記事の抜粋:
【SpecialContentsVol.41】インタビュー/教育学部学校教育課程 萱島 知子 准教授
ローズマリーなど身近な食品が身体に及ぼす影響の解明を目指す
ローズマリーとストレスの関係について研究
私は今、「ハーブのローズマリーのストレス軽減効果」をメインに研究しています。ハーブは料理や薬、香料、防虫などに利用される、私たちの暮らしに役立つ植物です。さまざまなハーブの中でローズマリーに着目したのは、その特徴的な成分であるカルノシン酸に興味を持ったから。体の中で抗酸化効果がある、有効性の高い成分です。ハーブは古来いろいろな効果が言い伝えられており、ローズマリーはハッと目が覚めるような強い香りで、集中力や記憶力を高めると言われています。勉強中の眠気覚ましにもおすすめです。
一方、ストレスに興味を持ったのは、助教時代に「精神的なストレス状態ががんの病態を悪化させる」という論文を読んだことがきっかけです。ストレスは精神的な疾病に影響するというイメージを持っていましたが、がんや糖尿病、腸の病気など身体的な疾病にも影響を与えることを知り、驚きました。そこからストレスについて研究を進めています。
心身の健康に寄与する身近な食品を探したい
「脳腸相関」という言葉があるように、脳と腸は相互に影響を与え合っています。腸機能を維持することは、脳機能や全身の健康維持のために重要です。腸機能を保つことでストレス状態を緩和できるのではないかと考え、そのために有効な食品を探しています。
現在は、ストレスによる腸内環境の悪化に対して、ローズマリーやその成分が与える影響について調べています。カルノシン酸や他の成分を含むローズマリー抽出物にはストレス軽減効果がある可能性が明らかになりました。この研究を進めつつ、今後は対象を広げて、日本の食文化や佐賀に根差したもので、人々の健康に寄与できるような食品や成分を見つけることができればと考えています。
生活者の視点を大切に実生活の向上を目指す
食品のストレス緩和効果のほかに、嗜好性(おいしさ)についても研究しています。味の強度を数値化できる装置で、例えば農学部の先生が農作物化を目指し栽培されている山菜(のびる)の味の特徴を調べたり、リージョナル・イノベーションセンターのご紹介で新しく商品開発されるドレッシングの味を他のものと比較したりしました。

課題のねらい: インタビュー記事のうち、「生活者の視点を大切に実生活の向上を目指す」という言葉のある所から書き始め、「のものと比較したりしました。」という言葉で終わるまでを、一字も変えずに書き写してください。 ここにある記録は、上のインタビュー記事とは関係がありません。

[集めたデータ]

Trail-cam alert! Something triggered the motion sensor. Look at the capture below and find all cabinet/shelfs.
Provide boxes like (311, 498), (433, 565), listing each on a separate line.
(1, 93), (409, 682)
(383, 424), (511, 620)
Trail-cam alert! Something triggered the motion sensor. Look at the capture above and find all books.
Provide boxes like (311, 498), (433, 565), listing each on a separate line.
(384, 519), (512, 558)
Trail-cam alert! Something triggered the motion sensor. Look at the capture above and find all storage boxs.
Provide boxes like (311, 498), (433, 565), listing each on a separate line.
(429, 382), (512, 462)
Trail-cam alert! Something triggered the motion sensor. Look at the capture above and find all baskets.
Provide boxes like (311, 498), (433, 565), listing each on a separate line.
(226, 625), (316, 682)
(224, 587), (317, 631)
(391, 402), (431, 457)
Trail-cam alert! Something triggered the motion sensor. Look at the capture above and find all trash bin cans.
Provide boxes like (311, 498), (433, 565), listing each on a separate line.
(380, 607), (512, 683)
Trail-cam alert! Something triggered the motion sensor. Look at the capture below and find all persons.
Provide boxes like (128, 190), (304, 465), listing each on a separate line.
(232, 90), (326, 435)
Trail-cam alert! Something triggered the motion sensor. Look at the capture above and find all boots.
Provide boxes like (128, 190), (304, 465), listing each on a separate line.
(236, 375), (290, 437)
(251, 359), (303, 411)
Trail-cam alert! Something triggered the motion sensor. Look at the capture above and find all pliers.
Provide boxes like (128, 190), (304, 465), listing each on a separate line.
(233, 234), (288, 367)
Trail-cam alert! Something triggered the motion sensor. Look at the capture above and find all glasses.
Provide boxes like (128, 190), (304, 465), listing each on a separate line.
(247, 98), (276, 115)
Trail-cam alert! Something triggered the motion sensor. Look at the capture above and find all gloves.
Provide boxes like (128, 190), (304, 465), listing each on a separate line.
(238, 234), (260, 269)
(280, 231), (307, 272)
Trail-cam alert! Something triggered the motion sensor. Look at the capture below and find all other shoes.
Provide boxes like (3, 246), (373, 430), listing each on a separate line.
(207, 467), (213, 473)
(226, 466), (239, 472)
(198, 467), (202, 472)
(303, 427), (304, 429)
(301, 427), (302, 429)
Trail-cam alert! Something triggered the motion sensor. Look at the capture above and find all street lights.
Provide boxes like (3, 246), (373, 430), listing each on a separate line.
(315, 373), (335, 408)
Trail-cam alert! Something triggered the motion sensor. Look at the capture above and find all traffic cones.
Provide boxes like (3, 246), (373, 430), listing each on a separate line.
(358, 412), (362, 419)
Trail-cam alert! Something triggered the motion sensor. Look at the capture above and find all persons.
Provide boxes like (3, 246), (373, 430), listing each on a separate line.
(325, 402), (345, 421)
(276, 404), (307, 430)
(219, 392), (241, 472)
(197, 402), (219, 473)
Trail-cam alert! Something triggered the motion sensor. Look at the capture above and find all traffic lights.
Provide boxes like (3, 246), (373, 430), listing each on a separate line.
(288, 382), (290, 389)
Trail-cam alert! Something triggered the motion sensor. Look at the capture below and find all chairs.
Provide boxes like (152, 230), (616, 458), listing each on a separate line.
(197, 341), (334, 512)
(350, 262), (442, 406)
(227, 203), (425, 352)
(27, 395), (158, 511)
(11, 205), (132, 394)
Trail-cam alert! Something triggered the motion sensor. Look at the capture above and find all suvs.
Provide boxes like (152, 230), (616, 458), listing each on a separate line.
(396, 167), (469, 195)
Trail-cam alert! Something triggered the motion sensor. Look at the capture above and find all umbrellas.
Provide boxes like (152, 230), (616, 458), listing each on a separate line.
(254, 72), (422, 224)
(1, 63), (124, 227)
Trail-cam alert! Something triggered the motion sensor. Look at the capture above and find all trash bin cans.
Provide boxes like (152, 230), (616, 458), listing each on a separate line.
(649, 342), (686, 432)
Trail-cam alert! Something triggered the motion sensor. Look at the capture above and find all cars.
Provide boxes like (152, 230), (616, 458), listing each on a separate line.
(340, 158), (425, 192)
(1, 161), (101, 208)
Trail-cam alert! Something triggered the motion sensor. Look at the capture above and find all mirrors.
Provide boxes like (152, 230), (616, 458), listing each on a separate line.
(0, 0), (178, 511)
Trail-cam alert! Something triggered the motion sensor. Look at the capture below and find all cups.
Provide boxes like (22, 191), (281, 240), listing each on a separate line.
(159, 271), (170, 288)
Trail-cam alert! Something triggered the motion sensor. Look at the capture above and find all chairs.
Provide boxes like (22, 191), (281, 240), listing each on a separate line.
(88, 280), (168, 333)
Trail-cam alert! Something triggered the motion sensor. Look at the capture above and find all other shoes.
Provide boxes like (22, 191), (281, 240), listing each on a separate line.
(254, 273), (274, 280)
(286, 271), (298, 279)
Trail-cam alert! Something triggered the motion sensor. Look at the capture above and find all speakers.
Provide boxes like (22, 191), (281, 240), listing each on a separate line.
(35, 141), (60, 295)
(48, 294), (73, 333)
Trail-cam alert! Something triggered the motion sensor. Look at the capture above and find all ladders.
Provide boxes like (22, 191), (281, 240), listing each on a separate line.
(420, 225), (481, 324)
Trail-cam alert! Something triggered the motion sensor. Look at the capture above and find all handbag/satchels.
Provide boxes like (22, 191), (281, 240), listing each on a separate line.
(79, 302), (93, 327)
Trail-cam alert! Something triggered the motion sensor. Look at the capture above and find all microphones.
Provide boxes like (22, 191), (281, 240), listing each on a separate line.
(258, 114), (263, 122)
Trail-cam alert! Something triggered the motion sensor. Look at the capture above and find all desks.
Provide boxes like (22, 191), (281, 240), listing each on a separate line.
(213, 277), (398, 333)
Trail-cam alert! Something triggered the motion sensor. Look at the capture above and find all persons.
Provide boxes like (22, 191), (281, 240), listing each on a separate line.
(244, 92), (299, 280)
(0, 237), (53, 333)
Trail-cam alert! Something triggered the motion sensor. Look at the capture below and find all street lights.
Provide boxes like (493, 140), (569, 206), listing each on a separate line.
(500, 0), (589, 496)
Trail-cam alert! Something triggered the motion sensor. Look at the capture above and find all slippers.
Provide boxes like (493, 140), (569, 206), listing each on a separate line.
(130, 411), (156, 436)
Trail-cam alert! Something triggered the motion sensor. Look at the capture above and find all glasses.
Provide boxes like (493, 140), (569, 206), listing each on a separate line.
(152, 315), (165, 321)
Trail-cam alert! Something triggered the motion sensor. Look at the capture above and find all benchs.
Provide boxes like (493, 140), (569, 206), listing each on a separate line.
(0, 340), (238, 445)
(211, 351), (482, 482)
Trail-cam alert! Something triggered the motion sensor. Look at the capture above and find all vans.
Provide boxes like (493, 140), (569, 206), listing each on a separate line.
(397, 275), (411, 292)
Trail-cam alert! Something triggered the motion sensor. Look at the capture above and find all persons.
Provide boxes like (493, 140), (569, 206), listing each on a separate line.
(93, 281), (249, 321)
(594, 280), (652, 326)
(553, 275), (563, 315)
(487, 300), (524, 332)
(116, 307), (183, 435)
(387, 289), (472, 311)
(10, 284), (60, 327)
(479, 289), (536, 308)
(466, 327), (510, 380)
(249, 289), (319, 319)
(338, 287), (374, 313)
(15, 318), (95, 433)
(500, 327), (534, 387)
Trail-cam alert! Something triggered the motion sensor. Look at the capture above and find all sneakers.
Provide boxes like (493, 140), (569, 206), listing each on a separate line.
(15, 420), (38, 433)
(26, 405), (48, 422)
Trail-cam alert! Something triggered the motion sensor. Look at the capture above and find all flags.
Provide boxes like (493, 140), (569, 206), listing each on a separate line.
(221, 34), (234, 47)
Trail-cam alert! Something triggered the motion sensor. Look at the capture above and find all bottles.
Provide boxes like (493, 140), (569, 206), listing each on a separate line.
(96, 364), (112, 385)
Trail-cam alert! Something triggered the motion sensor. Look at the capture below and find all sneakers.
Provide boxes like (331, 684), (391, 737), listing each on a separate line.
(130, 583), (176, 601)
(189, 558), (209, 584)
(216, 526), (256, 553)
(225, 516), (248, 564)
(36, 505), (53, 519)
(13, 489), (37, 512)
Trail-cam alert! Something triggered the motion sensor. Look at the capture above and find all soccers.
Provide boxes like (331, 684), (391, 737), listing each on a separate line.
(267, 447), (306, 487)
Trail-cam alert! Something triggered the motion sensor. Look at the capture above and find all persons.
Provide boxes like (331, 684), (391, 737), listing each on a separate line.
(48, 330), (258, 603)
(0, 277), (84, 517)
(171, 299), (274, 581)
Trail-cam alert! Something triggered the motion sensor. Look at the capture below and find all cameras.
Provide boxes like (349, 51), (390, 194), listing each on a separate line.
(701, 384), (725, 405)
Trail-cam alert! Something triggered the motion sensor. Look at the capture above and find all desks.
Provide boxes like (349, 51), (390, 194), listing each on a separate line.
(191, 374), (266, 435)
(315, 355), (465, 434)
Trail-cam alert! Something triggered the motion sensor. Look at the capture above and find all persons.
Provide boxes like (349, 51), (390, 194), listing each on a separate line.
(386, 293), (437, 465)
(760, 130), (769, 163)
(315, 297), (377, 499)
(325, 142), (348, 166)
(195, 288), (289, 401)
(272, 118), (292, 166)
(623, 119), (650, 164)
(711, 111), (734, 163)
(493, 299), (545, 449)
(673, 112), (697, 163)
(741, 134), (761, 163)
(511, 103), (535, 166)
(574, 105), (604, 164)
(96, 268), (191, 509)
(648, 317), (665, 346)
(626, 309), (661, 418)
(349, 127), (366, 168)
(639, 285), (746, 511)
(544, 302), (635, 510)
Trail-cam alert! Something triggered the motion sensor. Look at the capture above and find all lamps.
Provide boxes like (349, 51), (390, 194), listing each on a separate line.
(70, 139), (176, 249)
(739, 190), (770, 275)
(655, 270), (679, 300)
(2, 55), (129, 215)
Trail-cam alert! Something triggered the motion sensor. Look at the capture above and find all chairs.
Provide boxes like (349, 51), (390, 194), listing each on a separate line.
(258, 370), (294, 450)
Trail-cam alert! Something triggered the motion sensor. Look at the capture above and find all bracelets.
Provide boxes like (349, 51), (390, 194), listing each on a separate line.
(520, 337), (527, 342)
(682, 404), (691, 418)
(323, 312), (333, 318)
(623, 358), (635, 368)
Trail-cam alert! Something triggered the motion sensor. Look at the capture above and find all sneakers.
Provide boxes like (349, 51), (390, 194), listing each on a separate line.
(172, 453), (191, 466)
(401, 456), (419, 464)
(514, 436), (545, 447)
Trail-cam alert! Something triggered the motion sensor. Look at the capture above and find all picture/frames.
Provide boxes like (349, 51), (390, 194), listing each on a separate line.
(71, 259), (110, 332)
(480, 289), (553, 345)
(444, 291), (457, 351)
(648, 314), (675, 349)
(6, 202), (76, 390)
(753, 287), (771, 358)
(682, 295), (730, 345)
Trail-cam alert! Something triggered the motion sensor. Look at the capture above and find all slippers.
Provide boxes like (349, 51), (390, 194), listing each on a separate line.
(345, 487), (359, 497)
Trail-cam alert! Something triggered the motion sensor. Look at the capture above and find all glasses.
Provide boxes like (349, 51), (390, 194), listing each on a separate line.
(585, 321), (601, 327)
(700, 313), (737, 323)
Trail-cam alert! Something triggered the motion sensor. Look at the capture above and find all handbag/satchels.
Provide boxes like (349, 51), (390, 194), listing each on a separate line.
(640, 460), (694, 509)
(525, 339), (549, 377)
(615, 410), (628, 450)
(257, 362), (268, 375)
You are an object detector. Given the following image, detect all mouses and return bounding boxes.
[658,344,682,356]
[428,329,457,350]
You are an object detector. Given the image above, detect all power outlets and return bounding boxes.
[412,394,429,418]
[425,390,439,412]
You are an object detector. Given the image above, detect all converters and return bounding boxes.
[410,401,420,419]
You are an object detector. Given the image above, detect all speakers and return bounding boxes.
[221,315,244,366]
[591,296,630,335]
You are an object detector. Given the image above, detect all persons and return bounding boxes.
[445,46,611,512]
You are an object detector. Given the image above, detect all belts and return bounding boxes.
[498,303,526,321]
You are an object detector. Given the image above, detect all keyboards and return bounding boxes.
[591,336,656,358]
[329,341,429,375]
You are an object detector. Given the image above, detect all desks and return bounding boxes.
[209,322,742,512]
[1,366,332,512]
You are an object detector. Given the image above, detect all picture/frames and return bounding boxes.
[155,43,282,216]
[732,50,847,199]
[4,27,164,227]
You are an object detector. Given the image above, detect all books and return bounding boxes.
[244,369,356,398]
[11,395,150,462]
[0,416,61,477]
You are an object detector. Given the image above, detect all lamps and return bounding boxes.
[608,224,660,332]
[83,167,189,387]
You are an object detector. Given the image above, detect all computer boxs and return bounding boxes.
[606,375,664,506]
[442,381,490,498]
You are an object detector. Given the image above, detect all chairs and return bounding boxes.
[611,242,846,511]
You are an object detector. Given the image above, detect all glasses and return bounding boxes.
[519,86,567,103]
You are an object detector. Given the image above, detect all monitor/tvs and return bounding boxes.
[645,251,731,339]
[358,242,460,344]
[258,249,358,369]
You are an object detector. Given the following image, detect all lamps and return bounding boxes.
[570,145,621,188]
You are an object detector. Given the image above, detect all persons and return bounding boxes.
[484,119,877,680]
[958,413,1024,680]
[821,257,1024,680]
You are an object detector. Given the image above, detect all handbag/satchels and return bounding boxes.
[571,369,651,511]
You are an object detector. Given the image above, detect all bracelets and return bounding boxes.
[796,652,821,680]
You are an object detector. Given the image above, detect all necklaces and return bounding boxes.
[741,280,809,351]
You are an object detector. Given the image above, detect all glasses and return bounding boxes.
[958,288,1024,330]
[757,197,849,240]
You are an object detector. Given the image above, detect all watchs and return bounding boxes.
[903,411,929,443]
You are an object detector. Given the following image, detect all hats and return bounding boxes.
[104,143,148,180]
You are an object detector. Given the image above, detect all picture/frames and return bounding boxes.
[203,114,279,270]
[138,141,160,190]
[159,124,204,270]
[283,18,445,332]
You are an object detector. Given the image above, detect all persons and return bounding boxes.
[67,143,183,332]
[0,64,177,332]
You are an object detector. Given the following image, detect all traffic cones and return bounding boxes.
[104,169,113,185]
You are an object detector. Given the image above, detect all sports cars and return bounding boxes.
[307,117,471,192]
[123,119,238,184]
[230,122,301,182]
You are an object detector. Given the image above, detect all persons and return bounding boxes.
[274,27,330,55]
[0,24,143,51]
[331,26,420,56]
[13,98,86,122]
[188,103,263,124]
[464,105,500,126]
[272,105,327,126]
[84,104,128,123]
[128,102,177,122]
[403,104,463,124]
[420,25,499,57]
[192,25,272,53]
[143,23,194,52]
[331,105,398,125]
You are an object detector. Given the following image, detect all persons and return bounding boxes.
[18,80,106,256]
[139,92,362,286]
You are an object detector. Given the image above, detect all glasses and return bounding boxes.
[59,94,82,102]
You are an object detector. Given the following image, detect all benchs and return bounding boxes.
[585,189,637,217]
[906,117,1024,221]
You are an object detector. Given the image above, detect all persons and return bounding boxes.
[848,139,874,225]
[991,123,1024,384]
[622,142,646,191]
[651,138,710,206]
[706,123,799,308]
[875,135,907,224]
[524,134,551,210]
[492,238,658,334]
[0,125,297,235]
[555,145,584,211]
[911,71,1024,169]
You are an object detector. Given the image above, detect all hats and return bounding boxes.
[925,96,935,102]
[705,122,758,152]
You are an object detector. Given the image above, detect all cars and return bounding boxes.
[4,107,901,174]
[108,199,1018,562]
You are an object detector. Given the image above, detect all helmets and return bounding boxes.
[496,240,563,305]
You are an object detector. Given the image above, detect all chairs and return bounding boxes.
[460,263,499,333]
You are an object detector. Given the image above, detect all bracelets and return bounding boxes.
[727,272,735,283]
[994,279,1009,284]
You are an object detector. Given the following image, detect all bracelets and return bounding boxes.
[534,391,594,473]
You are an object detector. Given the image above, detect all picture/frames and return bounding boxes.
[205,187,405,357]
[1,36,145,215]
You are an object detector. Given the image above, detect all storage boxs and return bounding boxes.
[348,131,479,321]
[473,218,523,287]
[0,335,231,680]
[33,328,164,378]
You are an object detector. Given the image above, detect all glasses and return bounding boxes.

解答:
生活者の視点を大切に実生活の向上を目指す
食品のストレス緩和効果のほかに、嗜好性(おいしさ)についても研究しています。味の強度を数値化できる装置で、例えば農学部の先生が農作物化を目指し栽培されている山菜(のびる)の味の特徴を調べたり、リージョナル・イノベーションセンターのご紹介で新しく商品開発されるドレッシングの味を他のものと比較したりしました。